By 2021, that figure had ballooned. The Dallas City Council approved $1.7 billion for D2 and demanded better coordination across major infrastructure projects. That’s when Morris finally stepped in — calling for a “horizontally integrated vision.”

“Michael was critical of DART’s D-2 alignment,” Mayhew said. “He led the initiative with Sandy Wesch that included realigning D-2 and developing a combination project including I-345.”

But Morris has consistently backed large-scale projects — roads, tunnels, rail — without clearly defined outcomes. In a 2023 op-ed in The Fort Worth Report, he argued for building around highways, not away from them.

He called for more development in dense suburban zones, “around rail stations,” “inside transit authority boundaries,” and “along transportation corridors.” He also advocated for high-speed rail and population-driven investment.
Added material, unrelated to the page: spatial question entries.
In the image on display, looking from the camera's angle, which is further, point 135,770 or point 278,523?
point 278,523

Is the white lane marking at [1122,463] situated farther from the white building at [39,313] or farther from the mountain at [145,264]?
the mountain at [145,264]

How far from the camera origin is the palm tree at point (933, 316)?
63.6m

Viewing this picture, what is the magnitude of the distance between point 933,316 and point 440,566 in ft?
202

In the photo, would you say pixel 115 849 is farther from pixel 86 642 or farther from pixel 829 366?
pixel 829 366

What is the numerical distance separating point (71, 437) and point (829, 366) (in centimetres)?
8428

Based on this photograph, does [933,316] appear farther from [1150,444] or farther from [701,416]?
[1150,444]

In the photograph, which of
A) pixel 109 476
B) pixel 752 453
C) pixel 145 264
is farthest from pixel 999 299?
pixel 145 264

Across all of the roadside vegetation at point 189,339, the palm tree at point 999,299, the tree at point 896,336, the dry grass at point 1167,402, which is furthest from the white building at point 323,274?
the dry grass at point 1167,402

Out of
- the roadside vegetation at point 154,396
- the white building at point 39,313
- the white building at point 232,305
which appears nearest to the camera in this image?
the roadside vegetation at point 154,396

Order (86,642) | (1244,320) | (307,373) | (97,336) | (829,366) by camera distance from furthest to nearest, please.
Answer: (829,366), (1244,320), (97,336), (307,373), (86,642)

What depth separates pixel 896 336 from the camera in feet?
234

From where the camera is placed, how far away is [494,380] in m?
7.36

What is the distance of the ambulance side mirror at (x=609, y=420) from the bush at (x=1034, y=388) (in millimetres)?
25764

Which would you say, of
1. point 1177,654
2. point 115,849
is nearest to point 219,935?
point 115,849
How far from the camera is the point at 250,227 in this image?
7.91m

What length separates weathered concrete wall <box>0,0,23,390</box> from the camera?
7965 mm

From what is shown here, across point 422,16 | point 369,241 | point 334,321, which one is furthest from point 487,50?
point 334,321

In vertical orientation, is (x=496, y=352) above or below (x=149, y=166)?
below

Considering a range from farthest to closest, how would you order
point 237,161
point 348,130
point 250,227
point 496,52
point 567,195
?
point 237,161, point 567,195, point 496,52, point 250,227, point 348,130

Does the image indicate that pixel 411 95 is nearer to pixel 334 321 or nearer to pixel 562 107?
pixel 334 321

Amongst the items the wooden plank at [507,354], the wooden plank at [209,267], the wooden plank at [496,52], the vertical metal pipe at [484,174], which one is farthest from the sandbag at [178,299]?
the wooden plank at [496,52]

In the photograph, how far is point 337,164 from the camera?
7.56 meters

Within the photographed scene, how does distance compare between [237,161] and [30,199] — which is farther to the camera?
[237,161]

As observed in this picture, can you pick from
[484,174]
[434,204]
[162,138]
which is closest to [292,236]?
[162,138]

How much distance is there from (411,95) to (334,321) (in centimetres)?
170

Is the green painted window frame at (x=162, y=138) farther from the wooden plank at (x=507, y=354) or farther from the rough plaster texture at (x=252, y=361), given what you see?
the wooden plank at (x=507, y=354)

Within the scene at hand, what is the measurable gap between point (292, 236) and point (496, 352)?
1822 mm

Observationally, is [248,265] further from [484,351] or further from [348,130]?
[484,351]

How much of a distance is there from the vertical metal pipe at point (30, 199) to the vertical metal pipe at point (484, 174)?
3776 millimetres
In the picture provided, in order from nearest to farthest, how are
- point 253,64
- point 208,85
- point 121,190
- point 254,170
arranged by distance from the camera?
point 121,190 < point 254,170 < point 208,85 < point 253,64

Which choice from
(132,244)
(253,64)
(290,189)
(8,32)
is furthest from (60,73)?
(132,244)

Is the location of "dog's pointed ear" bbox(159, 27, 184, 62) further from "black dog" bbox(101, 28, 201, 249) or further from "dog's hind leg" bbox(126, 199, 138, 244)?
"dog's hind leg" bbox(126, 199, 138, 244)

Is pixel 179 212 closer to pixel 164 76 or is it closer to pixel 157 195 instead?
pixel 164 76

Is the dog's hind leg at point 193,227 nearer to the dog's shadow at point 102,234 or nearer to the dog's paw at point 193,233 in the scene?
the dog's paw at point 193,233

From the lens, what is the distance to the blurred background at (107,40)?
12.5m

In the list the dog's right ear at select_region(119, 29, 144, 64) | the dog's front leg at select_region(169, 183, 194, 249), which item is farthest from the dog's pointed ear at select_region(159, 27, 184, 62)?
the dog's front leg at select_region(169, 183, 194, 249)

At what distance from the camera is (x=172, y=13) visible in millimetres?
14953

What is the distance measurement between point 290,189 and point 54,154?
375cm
The problem, according to Morris? Too many people.

The solution? More development, especially near public transit like DART – which just pushes for more funding. 

After 35 years, Michael Morris continues to call himself the “marriage counselor” between agencies. But with billions in debt, mounting suburban revolt, and no clear results, critics are starting to ask: Who exactly is he reconciling — and who’s been stuck with the bill?